Полагают, что это многоточие заменяет тюрьму.
Так где ж ей было Толстого любить?
И наконец последнее в ахматовском отзыве об Алексее Толстом: «был чудовищным антисемитом». Многие писатели называли Толстого антисемитом, в этом качестве выводил красного графа в своих романах 20-х годов Эренбург, известно столкновение Толстого с Мандельштамом, можно вспомнить рощинский крик, обращенный к Кате: «К черту!.. С вашей любовью… Найдите себе жида… Большевичка…» — тут ведь тоже не просто заблуждение Рощина, но еще одно подводное течение.
А с другой стороны, самым близким, самым дорогим другом Толстого в последние годы его жизни был человек, которого назовут главным евреем Советского Союза и которого за его еврейство убьют.
«Соломон, — заявил он при этом, — вот купил подсвечник, сказали, что редкий, персидский. Отмыли надписи — оказалось, твой — “субботний”. Вот я и принес. Пусть у тебя стоит», — вспоминала вдова Соломона Михоэлса.
Едва ли можно было ненавидеть евреев, их традиции, лица, кровь, чтобы, купив иудейский подсвечник, прийти с ним к Соломону Михоэлсу и простодушно его подарить: твой — субботний.
В Ташкенте в 1942 году вместе с Михоэлсом Толстой играл в спектакле, устроенном в пользу голодающих детей. Об этом спектакле сохранилось очень живое воспоминание Фаины Раневской.
«— Было очень-очень смешно, — сказала Ф.Г. — Алексей Николаевич отлично знал быт киностудий — во время съемок его “Петра” он не вылезал из “Ленфильма”. Скетч, что он написал тогда, — пародия на киносъемку. Действие разворачивалось в павильоне, где якобы снимался фильм из зарубежной жизни. Скетч, по-моему, так и назывался — “Где-то в Берлине”.
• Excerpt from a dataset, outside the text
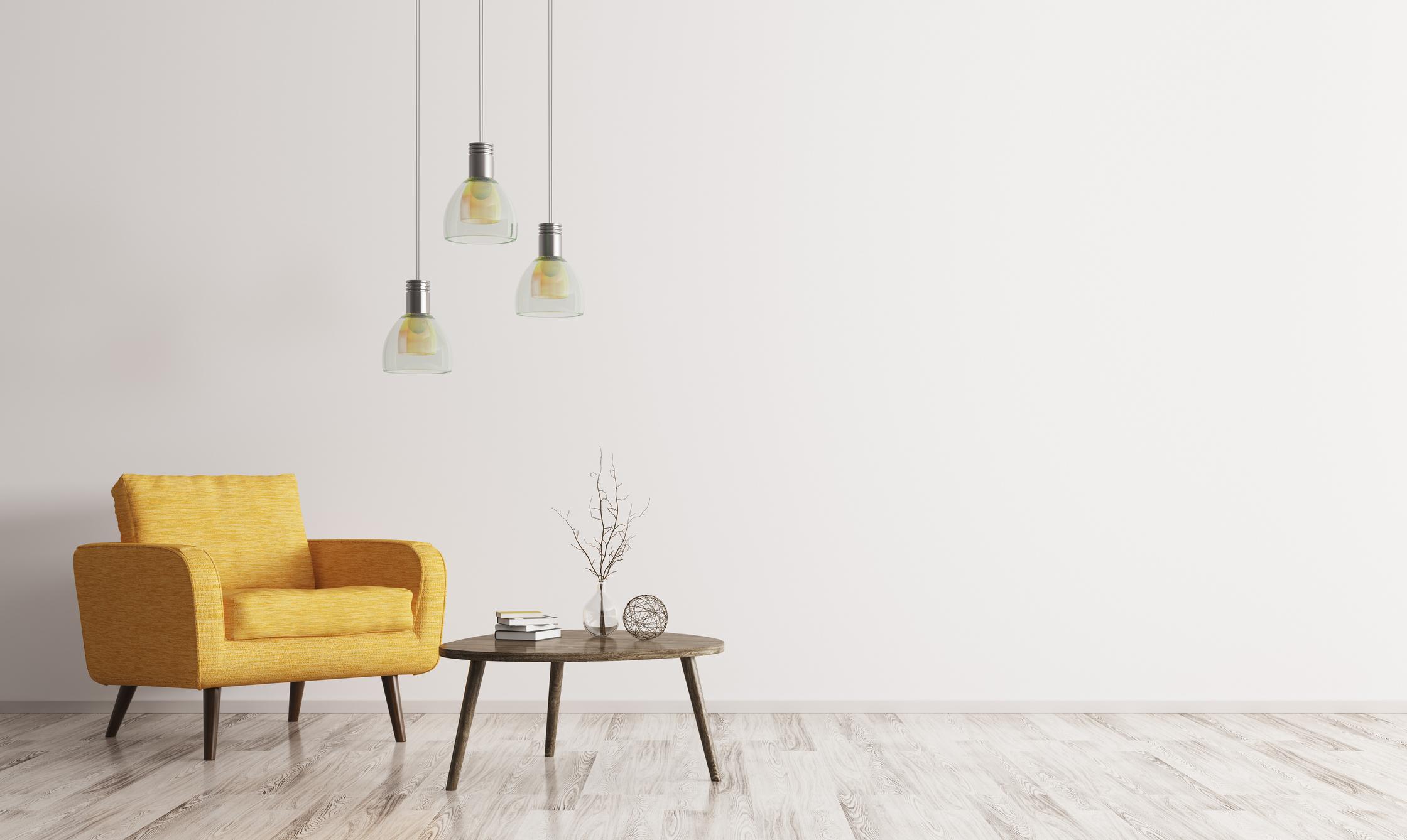 Studera möbeldesign i Sverige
На бутафорскую крышу большого дома (самого дома, как и водится в кино, никто не строил) выходила Таня Окуневская, тоскующая героиня фильма, — красивая, глаз не отвести!.. Вспыхивали прожектора, режиссер — Осип Абдулов — кричал магическое:
— Мотор!
Хлопала эта безумная хлопушка — ненавижу ее всеми фибрами души! — и Таня пела, как ни странно, на мотив “Тучи над городом стали”:
Вышла луна из-за тучки,
Жду я свиданья с тобой!..
И еще там подобную чепуху.
В это время появлялся Гитлер — Сережа Мартинсон, — он шел на свидание с Окуневской. Завидев его, двое рабочих студии — плотники в комбинезонах — их гениально изображали Соломон Михайлович Михоэлс и сам Толстой, изображали без единой репетиции, на сплошной импровизации — угрожающе двигались на него, сжав кулаки и молотки.
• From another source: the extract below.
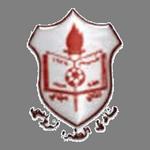 Al Tora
Гитлер-Мартинсон в страхе пускался наутек, режиссер хватался за голову, орал:
— Стоп!
Съемка останавливалась, но стоило появиться Мартинсону, все начиналось сначала.
— Ребята, — чуть не плача, просил Абдулов Михоэлса и Толстого, — это не настоящий! Это артист, он зарплату получает нашими советскими рублями, и у него карточка на хлеб и на крупу есть!
Начиналась съемка, снова пела Окуневская: “Вышла луна из-за тучки!..”
Публика уже не могла слушать ее — покатывалась от смеха. И снова на съемочную площадку пробирался Гитлер-Мартинсон, ища уже обходные пути, но плотники, удивительно точно повторяя движения друг друга, как заведенные, устремлялись к нему, не в силах сдержать гнев. Режиссер впадал в истерику, в сотый раз пытаясь объяснить, что Гитлер ненастоящий, прибегая уже к самым абсурдным аргументам: “Его только вчера исключили из комсомола!” Но после команды “мотор” все начиналось снова. Хохот в зале стоял гомерический».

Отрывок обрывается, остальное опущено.